What does IVF stand for?
InVerted File
What is the IVF strategy?
It’s a strategy for vector search. You pick some set of key points, make a Voronoi diagram of them, and then find the Voronoi cell for your query vector and search all the points in that cell – plus maybe probe some nearby ones.
What does PQ stand for?
Product Quantization
What is the point of PQ?
It’s to make the vectors themselves smaller, so that L2 distance is easier to calculate.
How do you do Product Quantization?
First, chunk the vectors up into subvectors. Then, for a particular set of subvectors, do clustering, so you get centroids. Finally, replace each subvector with the cluster id.
PQ maps from what space size to what space size?
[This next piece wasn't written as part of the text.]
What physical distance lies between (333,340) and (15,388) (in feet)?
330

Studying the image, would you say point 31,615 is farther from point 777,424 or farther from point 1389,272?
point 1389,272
It maps from the original vector space, like R 100, to a space of the number of subvectors, like R4 if you’re breaking up into 4 subvectors.
What are codewords?
They’re the centroids from Product Quantization.
What is a codebook?
The set of all centroids for a particular subvector subspace in Product Quantization.
What is Indexing?
It’s the strategy you use to store your vectors in your vector space – you put them in an index. And then you need to be able to search within that index.
What is a “flat index”?
It’s one where you don’t modify the vectors at all and just store them directly.
How would you lookup in a flat index?
You would literally just do KNN with the entire index.
What does KNN stand for?
K Nearest Neighbors.
How do you do KNN?
Calculate distance between the query vector and every single other vector. Then return the top K closest.
What are the pros and cons of a flat index?
Pros: Search quality is maximized since you are literally just doing KNN. Cons are that this takes forever.
What does ANN stand for?
Approximate Nearest Neighbors
What does LSH stand for?
Locality Sensitivity Hashing
How do you do LSH?
Write some hash function that puts similar vectors in the same hash bucket. Then at lookup time, hash the query vector to get its group of similar vectors.
What does it mean “maximize collisions” in the context of LSH?
It means you want the hash function to put similar vectors in the same bucket (collide them).
What are the pros and cons of LSH?
Pros: It’s a middle ground on everything – decent performance but also decent speed and storage. Cons are that it’s not amazing at any one thing, and also susceptible to the curse of dimensionality.